Validate the functionality of your recombinant protein through activity assays or binding studies with predicted interaction partners identified in facial development pathways.

How should researchers troubleshoot failed C5orf50 knockout experiments using CRISPR/Cas9?

When troubleshooting failed C5orf50 knockout experiments using CRISPR/Cas9, follow this systematic approach:

• Guide RNA efficiency validation:

  • Perform T7 endonuclease I assay to verify guide cutting efficiency

  • Consider that the commercially available C5orf50 sgRNA CRISPR/Cas9 vectors include three sgRNA targets ; test each independently

  • Use online tools to assess potential off-target effects

• Transfection optimization:

  • Verify transfection efficiency using the GFP marker included in the vector system

  • Optimize transfection conditions (reagent, cell density, DNA concentration)

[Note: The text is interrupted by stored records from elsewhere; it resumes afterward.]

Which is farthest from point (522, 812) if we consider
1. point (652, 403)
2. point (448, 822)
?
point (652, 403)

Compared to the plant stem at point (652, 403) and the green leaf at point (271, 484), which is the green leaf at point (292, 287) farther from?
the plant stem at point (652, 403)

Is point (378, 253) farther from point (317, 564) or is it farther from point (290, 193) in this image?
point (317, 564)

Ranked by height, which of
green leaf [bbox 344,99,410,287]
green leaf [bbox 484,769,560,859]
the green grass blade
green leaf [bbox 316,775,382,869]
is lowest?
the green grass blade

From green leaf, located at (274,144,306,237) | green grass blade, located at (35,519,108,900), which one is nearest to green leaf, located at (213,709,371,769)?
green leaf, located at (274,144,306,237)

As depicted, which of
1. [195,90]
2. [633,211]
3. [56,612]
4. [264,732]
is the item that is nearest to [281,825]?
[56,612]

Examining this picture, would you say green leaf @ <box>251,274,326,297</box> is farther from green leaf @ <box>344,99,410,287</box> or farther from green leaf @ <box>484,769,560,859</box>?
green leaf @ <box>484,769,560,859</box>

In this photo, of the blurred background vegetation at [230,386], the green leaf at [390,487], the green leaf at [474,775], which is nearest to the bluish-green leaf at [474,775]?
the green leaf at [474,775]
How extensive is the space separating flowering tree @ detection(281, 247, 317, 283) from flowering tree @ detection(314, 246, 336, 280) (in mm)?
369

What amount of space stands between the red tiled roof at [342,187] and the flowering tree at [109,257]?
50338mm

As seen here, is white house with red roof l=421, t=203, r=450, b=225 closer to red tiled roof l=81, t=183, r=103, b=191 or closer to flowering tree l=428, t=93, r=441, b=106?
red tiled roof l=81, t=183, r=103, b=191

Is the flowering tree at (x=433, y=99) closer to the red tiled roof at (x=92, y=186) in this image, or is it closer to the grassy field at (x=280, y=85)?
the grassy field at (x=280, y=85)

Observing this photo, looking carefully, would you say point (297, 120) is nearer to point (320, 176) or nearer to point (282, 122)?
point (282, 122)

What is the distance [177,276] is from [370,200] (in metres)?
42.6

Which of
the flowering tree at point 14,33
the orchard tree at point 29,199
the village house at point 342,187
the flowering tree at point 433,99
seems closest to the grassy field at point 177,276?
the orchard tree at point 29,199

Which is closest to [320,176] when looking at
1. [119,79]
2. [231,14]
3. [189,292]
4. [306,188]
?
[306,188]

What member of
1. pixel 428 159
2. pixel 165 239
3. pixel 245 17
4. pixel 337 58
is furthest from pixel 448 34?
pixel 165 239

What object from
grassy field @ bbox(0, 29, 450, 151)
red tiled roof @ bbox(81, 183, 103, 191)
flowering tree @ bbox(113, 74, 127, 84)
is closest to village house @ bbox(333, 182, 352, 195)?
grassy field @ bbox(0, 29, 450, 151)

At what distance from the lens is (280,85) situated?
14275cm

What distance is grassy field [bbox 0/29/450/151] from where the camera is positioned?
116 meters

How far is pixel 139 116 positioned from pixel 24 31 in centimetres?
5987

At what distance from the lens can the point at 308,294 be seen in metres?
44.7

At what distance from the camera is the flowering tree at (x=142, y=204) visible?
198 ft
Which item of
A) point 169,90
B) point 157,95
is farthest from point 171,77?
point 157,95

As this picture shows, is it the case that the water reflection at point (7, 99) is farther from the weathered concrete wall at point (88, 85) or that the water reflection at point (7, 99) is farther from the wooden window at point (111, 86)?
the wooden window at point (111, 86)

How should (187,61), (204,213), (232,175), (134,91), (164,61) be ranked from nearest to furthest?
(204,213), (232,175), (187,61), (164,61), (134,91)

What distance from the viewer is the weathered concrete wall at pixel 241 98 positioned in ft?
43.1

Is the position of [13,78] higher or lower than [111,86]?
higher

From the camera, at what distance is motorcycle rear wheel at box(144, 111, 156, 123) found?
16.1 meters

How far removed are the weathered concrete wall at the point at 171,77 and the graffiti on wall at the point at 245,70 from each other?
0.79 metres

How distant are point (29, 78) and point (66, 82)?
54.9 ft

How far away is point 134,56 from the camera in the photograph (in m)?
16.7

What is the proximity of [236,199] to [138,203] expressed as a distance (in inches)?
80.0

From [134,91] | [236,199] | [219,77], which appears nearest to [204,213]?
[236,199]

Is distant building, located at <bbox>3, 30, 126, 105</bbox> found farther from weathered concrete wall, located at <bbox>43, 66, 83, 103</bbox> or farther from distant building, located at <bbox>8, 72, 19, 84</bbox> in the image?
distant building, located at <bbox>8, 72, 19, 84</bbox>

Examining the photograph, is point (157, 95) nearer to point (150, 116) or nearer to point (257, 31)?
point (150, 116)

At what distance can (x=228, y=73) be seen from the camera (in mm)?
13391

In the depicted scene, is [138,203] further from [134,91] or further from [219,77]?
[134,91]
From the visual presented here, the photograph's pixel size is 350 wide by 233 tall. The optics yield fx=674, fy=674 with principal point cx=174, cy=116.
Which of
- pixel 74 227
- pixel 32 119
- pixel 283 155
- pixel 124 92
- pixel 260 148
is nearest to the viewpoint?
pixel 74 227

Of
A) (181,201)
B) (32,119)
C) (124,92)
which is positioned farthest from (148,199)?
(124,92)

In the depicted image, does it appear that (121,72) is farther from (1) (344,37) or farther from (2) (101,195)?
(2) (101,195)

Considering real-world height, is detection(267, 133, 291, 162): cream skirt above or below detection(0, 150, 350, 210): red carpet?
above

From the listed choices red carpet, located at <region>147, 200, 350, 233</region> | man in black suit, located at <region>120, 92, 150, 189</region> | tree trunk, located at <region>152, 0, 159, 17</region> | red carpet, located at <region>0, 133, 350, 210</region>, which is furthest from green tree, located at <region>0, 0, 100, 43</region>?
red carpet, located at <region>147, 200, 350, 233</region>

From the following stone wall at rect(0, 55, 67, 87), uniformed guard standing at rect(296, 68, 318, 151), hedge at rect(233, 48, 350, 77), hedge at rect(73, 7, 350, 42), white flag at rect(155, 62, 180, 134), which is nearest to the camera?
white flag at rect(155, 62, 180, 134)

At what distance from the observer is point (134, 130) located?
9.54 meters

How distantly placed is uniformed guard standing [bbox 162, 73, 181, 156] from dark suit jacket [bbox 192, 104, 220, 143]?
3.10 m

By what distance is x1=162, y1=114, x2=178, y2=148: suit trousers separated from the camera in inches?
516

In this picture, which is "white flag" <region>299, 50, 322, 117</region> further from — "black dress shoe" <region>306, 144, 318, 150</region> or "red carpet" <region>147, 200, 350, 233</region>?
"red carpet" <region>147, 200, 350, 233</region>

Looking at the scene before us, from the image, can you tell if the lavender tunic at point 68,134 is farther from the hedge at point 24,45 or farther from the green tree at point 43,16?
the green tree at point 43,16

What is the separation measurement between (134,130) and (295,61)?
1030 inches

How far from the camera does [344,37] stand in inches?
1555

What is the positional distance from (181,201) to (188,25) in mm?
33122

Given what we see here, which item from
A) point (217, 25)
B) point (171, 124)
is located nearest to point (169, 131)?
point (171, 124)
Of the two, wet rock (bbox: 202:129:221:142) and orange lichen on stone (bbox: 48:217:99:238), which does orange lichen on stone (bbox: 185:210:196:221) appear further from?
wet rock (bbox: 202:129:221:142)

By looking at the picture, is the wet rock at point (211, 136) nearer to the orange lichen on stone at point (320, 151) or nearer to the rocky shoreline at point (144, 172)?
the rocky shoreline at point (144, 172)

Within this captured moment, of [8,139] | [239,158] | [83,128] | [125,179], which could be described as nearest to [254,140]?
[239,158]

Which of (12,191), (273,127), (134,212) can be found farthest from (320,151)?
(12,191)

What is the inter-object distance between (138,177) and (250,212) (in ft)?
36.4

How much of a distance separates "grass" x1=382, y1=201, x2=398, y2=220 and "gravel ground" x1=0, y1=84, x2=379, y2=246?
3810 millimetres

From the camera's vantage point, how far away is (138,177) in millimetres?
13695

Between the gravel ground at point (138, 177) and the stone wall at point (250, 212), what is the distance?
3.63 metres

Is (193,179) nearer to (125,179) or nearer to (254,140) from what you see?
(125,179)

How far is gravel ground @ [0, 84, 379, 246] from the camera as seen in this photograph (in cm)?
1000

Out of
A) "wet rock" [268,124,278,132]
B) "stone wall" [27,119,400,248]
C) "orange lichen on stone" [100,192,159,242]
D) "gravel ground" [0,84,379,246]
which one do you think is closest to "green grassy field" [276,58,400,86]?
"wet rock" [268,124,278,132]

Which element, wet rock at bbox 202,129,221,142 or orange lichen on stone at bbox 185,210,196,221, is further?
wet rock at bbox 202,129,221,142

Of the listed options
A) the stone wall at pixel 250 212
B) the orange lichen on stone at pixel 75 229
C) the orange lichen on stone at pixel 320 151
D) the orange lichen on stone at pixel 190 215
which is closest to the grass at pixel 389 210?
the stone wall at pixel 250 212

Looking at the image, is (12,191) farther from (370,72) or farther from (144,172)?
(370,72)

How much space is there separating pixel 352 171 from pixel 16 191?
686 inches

  • Consider cell type-specific protocols; hard-to-transfect cells may require electroporation

• Clone selection strategy:

  • Implement single-cell cloning rather than working with mixed populations

  • Screen multiple clones (minimum 10-20) for knockout validation

  • Consider that C5orf50 may be essential in your cell model; look for heterozygous clones

• Knockout verification methods:

  • Use multiple verification approaches:

    • Genomic sequencing of the target region

    • Western blotting (if antibodies are available)

    • RT-qPCR to assess transcript levels

    • Targeted proteomics if western blotting is inconclusive

• Addressing compensation mechanisms:

  • Consider acute knockout systems (e.g., inducible Cas9) if compensation is suspected

  • Verify expression of closely related genes that might compensate for C5orf50 loss

  • Implement combinatorial knockouts if paralogs are identified

• Technical details for C5orf50-specific troubleshooting:

  • The C5orf50 sgRNA CRISPR/Cas9 vector (Cat. No. 14587131) uses a pNV-sgRNA-Cas9-2A-GFP backbone

  • Verify that your sequencing primers flank the target site specified in the product documentation

  • Store reagents at -20°C or below as recommended

Document all troubleshooting steps methodically to inform future experimental design and contribute to the technical knowledge base for C5orf50 research.

What analytical methods are most appropriate for detecting subtle facial phenotypes in C5orf50 research?

For detecting subtle facial phenotypes in C5orf50 research, implement these advanced analytical methods:

These methods collectively enable detection of subtle facial phenotypes that might be missed by conventional measurements, critical for understanding C5orf50's role in facial development.